____ Data entries

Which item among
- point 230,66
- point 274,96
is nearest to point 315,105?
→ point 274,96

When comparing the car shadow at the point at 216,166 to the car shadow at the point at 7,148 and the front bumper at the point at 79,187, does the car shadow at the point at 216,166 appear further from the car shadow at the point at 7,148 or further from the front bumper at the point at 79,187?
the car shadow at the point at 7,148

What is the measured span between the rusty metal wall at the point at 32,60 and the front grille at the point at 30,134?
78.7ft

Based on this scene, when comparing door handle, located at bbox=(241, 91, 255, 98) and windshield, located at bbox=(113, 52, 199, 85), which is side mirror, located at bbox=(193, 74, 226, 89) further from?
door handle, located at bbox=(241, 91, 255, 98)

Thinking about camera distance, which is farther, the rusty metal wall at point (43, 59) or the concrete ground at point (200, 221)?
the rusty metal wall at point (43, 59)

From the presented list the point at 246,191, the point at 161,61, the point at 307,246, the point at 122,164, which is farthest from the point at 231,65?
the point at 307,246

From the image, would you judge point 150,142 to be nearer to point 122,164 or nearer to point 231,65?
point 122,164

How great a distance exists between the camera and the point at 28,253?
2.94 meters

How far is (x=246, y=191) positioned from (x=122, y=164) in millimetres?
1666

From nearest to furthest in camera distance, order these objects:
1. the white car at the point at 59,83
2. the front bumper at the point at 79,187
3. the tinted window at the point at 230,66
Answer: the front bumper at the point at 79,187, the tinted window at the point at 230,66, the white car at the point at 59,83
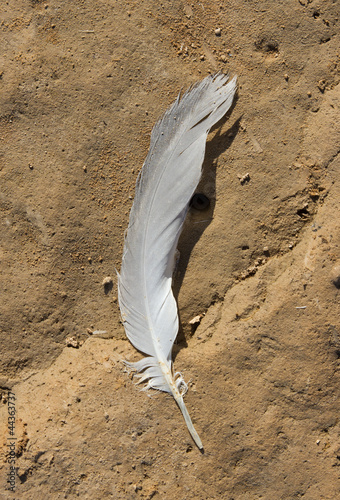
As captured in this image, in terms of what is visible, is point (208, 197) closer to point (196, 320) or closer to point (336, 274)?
point (196, 320)

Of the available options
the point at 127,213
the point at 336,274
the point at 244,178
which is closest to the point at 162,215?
the point at 127,213

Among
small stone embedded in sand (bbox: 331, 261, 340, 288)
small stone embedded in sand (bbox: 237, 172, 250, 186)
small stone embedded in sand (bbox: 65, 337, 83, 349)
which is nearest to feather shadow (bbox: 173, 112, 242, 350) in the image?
small stone embedded in sand (bbox: 237, 172, 250, 186)

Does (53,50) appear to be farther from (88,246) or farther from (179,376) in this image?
(179,376)

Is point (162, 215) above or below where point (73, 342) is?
above

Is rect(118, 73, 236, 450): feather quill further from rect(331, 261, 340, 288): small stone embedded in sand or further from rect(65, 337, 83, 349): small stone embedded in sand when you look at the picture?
rect(331, 261, 340, 288): small stone embedded in sand

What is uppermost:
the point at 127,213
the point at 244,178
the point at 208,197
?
the point at 244,178

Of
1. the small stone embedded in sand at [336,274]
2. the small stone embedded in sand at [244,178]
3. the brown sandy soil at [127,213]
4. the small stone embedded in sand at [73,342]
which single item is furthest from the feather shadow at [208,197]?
the small stone embedded in sand at [336,274]

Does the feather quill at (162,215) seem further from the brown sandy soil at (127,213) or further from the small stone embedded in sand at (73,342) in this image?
the small stone embedded in sand at (73,342)
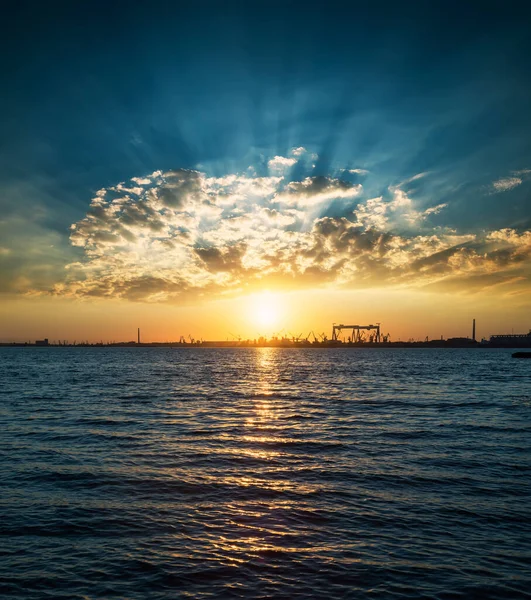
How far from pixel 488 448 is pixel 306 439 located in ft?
32.0

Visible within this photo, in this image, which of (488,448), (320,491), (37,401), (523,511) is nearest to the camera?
(523,511)

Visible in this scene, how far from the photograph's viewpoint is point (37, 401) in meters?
42.7

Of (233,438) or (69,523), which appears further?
(233,438)

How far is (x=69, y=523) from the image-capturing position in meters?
Result: 12.9

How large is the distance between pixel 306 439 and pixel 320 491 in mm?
9805

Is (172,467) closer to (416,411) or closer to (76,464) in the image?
(76,464)

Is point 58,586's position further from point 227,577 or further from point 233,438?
point 233,438

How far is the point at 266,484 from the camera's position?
16719 millimetres

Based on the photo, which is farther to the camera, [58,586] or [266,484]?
[266,484]

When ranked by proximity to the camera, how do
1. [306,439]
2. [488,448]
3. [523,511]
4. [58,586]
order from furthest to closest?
[306,439], [488,448], [523,511], [58,586]

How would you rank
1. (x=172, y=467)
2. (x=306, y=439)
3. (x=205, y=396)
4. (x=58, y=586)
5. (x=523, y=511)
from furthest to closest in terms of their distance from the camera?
(x=205, y=396), (x=306, y=439), (x=172, y=467), (x=523, y=511), (x=58, y=586)

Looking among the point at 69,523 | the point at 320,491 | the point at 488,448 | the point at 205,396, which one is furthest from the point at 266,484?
the point at 205,396

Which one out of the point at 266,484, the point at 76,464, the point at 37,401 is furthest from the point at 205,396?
the point at 266,484

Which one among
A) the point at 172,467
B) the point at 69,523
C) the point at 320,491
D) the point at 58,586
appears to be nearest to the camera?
the point at 58,586
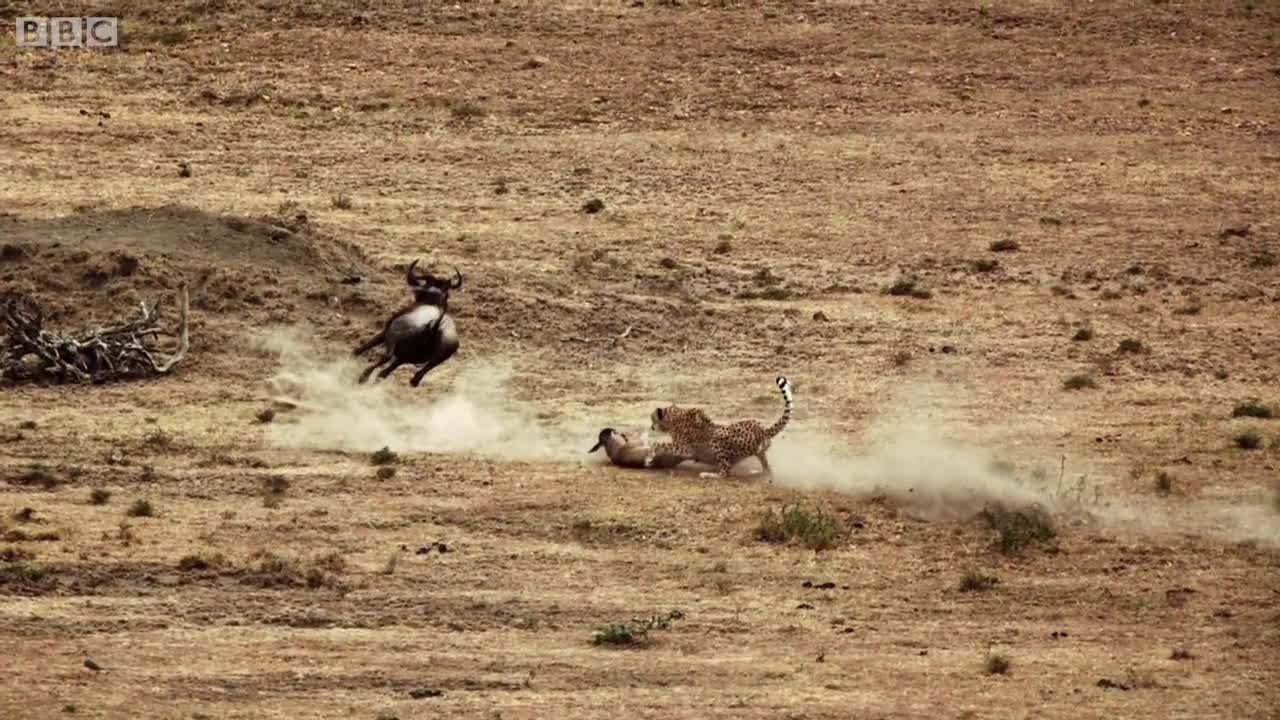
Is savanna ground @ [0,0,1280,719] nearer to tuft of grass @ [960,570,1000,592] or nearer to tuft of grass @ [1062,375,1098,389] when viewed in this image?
tuft of grass @ [960,570,1000,592]

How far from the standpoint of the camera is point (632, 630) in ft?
67.9

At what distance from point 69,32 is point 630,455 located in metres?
16.4

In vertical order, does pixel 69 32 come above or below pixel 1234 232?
above

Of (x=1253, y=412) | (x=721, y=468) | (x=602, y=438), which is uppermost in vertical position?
(x=1253, y=412)

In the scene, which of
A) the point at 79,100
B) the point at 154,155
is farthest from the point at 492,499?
the point at 79,100

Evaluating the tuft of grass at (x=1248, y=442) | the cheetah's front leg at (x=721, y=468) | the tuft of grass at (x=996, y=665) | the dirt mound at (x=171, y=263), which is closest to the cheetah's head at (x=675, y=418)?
the cheetah's front leg at (x=721, y=468)

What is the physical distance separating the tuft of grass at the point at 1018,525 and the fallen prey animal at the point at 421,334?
5013 mm

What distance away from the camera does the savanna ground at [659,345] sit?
20.6m

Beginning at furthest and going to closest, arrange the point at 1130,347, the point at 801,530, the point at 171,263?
the point at 1130,347 < the point at 171,263 < the point at 801,530

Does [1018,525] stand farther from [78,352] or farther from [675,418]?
[78,352]

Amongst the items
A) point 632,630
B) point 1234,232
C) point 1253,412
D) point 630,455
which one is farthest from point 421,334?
point 1234,232

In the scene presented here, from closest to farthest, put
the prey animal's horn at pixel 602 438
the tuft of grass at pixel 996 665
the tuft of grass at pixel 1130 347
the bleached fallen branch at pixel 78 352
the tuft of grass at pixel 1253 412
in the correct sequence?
1. the tuft of grass at pixel 996 665
2. the prey animal's horn at pixel 602 438
3. the bleached fallen branch at pixel 78 352
4. the tuft of grass at pixel 1253 412
5. the tuft of grass at pixel 1130 347

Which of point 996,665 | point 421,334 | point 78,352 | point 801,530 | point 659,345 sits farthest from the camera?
point 659,345

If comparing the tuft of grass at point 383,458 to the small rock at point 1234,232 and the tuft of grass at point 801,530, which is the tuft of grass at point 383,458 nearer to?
the tuft of grass at point 801,530
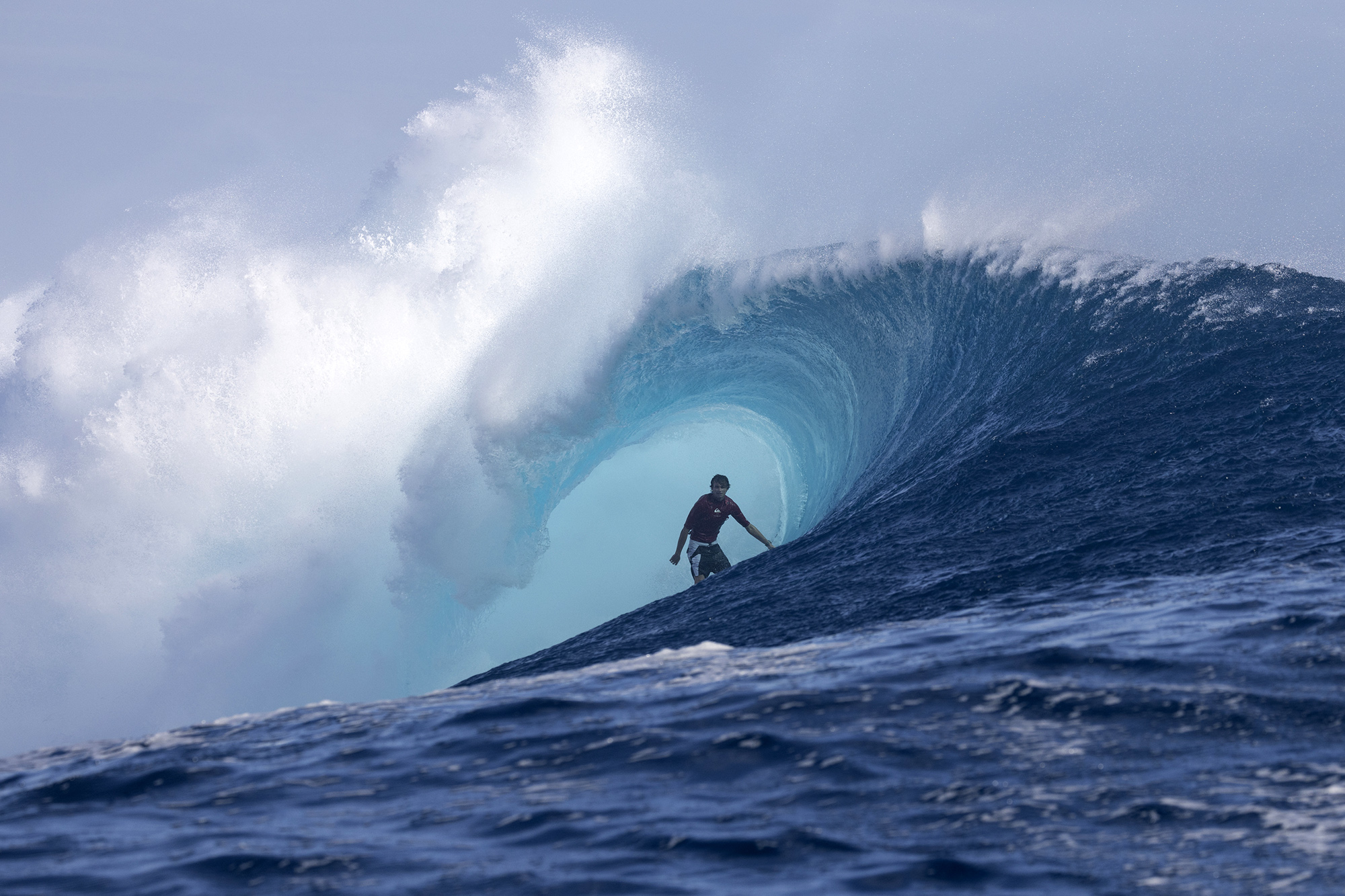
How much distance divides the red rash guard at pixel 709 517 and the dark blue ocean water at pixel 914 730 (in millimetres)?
1835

________

What is needed
Swap "measured span" for "measured gap" and write out all the items above again, with every other word unchanged. Leave the pictures out of your answer.

Answer for the task
Which item among
- point 230,66
- point 274,96
is nearest to point 315,105?
→ point 274,96

When comparing the car shadow at the point at 216,166 to the car shadow at the point at 7,148 and the front bumper at the point at 79,187, does the car shadow at the point at 216,166 appear further from the car shadow at the point at 7,148 or further from the front bumper at the point at 79,187?
the car shadow at the point at 7,148

What is the measured gap between the rusty metal wall at the point at 32,60 and the front grille at the point at 30,134?
78.7ft

Based on this scene, when comparing door handle, located at bbox=(241, 91, 255, 98) and windshield, located at bbox=(113, 52, 199, 85), which is side mirror, located at bbox=(193, 74, 226, 89) further from?
door handle, located at bbox=(241, 91, 255, 98)

Thinking about camera distance, which is farther, the rusty metal wall at point (43, 59) or the concrete ground at point (200, 221)?
the rusty metal wall at point (43, 59)

From the presented list the point at 246,191, the point at 161,61, the point at 307,246, the point at 122,164, which is farthest from the point at 231,65?
the point at 307,246

From the image, would you judge point 150,142 to be nearer to point 122,164 or nearer to point 231,65?
point 122,164

How great a distance exists between the camera and the point at 28,253?
2.94 meters

How far is (x=246, y=191) positioned from (x=122, y=164) in millimetres?
1666

From nearest to furthest in camera distance, order these objects:
1. the white car at the point at 59,83
2. the front bumper at the point at 79,187
3. the tinted window at the point at 230,66
Answer: the front bumper at the point at 79,187, the tinted window at the point at 230,66, the white car at the point at 59,83
As captured in this image, in terms of what is visible, is point (208, 197) closer to point (196, 320) or closer to point (336, 274)?
point (196, 320)

Of the available options
the point at 127,213
the point at 336,274
the point at 244,178
which is closest to the point at 162,215?
the point at 127,213

Among
small stone embedded in sand (bbox: 331, 261, 340, 288)
small stone embedded in sand (bbox: 237, 172, 250, 186)
small stone embedded in sand (bbox: 65, 337, 83, 349)
which is nearest to feather shadow (bbox: 173, 112, 242, 350) in the image?
small stone embedded in sand (bbox: 237, 172, 250, 186)

Does (53,50) appear to be farther from (88,246) or farther from (179,376) in this image?
(179,376)

Is point (162, 215) above or below where point (73, 342) is?
above

Is rect(118, 73, 236, 450): feather quill further from rect(331, 261, 340, 288): small stone embedded in sand or further from rect(65, 337, 83, 349): small stone embedded in sand when you look at the picture?
rect(331, 261, 340, 288): small stone embedded in sand

What is uppermost:
the point at 127,213
the point at 244,178
the point at 208,197
?
the point at 244,178

Of
1. the small stone embedded in sand at [336,274]
2. the small stone embedded in sand at [244,178]
3. the brown sandy soil at [127,213]
4. the small stone embedded in sand at [73,342]
which single item is furthest from the feather shadow at [208,197]?
the small stone embedded in sand at [336,274]

Does the feather quill at (162,215) seem further from the brown sandy soil at (127,213) or further from the small stone embedded in sand at (73,342) in this image?
the small stone embedded in sand at (73,342)
How far from pixel 488 448 is pixel 306 439 located in ft?
32.0

Visible within this photo, in this image, which of (488,448), (320,491), (37,401), (523,511) is nearest to the camera?
(523,511)

Visible in this scene, how far from the photograph's viewpoint is point (37, 401) in meters?
42.7

Of (233,438) or (69,523), which appears further?
(233,438)

How far is (x=69, y=523) from the image-capturing position in meters?
Result: 12.9

How large is the distance between pixel 306 439 and pixel 320 491 in mm?
9805

Is (172,467) closer to (416,411) or closer to (76,464) in the image?
(76,464)

Is point 58,586's position further from point 227,577 or further from point 233,438?
point 233,438

How far is the point at 266,484 from the camera's position?
16719 millimetres

Based on the photo, which is farther to the camera, [58,586] or [266,484]?
[266,484]

When ranked by proximity to the camera, how do
1. [306,439]
2. [488,448]
3. [523,511]
4. [58,586]
order from furthest to closest?
[306,439], [488,448], [523,511], [58,586]

How would you rank
1. (x=172, y=467)
2. (x=306, y=439)
3. (x=205, y=396)
4. (x=58, y=586)
5. (x=523, y=511)
from furthest to closest in terms of their distance from the camera?
(x=205, y=396), (x=306, y=439), (x=172, y=467), (x=523, y=511), (x=58, y=586)

Looking among the point at 69,523 | the point at 320,491 | the point at 488,448 | the point at 205,396, which one is furthest from the point at 266,484?
the point at 205,396

Which one out of the point at 266,484, the point at 76,464, the point at 37,401 is furthest from the point at 205,396?
the point at 266,484

Which one among
A) the point at 172,467
B) the point at 69,523
C) the point at 320,491
D) the point at 58,586
appears to be nearest to the camera?
the point at 58,586
Is savanna ground @ [0,0,1280,719] nearer to tuft of grass @ [960,570,1000,592] or nearer to tuft of grass @ [1062,375,1098,389] when viewed in this image?
tuft of grass @ [960,570,1000,592]

How far from the standpoint of the camera is point (632, 630) in ft?
67.9

At what distance from point 69,32 is point 630,455 located in metres?
16.4

In vertical order, does pixel 69 32 come above or below pixel 1234 232?
above

Of (x=1253, y=412) | (x=721, y=468) | (x=602, y=438), which is uppermost in vertical position?
(x=1253, y=412)

In the scene, which of
A) the point at 79,100
B) the point at 154,155
is farthest from the point at 492,499?
the point at 79,100

Evaluating the tuft of grass at (x=1248, y=442) | the cheetah's front leg at (x=721, y=468) | the tuft of grass at (x=996, y=665) | the dirt mound at (x=171, y=263), which is closest to the cheetah's head at (x=675, y=418)?
the cheetah's front leg at (x=721, y=468)

What is the physical distance separating the tuft of grass at the point at 1018,525 and the fallen prey animal at the point at 421,334?
5013 mm

What distance away from the camera does the savanna ground at [659,345] sit?
20.6m

Beginning at furthest and going to closest, arrange the point at 1130,347, the point at 801,530, the point at 171,263?
the point at 1130,347 < the point at 171,263 < the point at 801,530

Does [1018,525] stand farther from [78,352] or farther from [675,418]?
[78,352]

Amongst the items
A) point 632,630
B) point 1234,232
C) point 1253,412
D) point 630,455
which one is farthest from point 421,334?
point 1234,232

In the scene presented here, from closest to farthest, put
the prey animal's horn at pixel 602 438
the tuft of grass at pixel 996 665
the tuft of grass at pixel 1130 347
the bleached fallen branch at pixel 78 352
the tuft of grass at pixel 1253 412
in the correct sequence?
1. the tuft of grass at pixel 996 665
2. the prey animal's horn at pixel 602 438
3. the bleached fallen branch at pixel 78 352
4. the tuft of grass at pixel 1253 412
5. the tuft of grass at pixel 1130 347

Which of point 996,665 | point 421,334 | point 78,352 | point 801,530 | point 659,345 sits farthest from the camera?
point 659,345

If comparing the tuft of grass at point 383,458 to the small rock at point 1234,232 and the tuft of grass at point 801,530, which is the tuft of grass at point 383,458 nearer to?
the tuft of grass at point 801,530
How much distance divides the red rash guard at pixel 709 517 and the dark blue ocean water at pixel 914 730 (in millimetres)?
1835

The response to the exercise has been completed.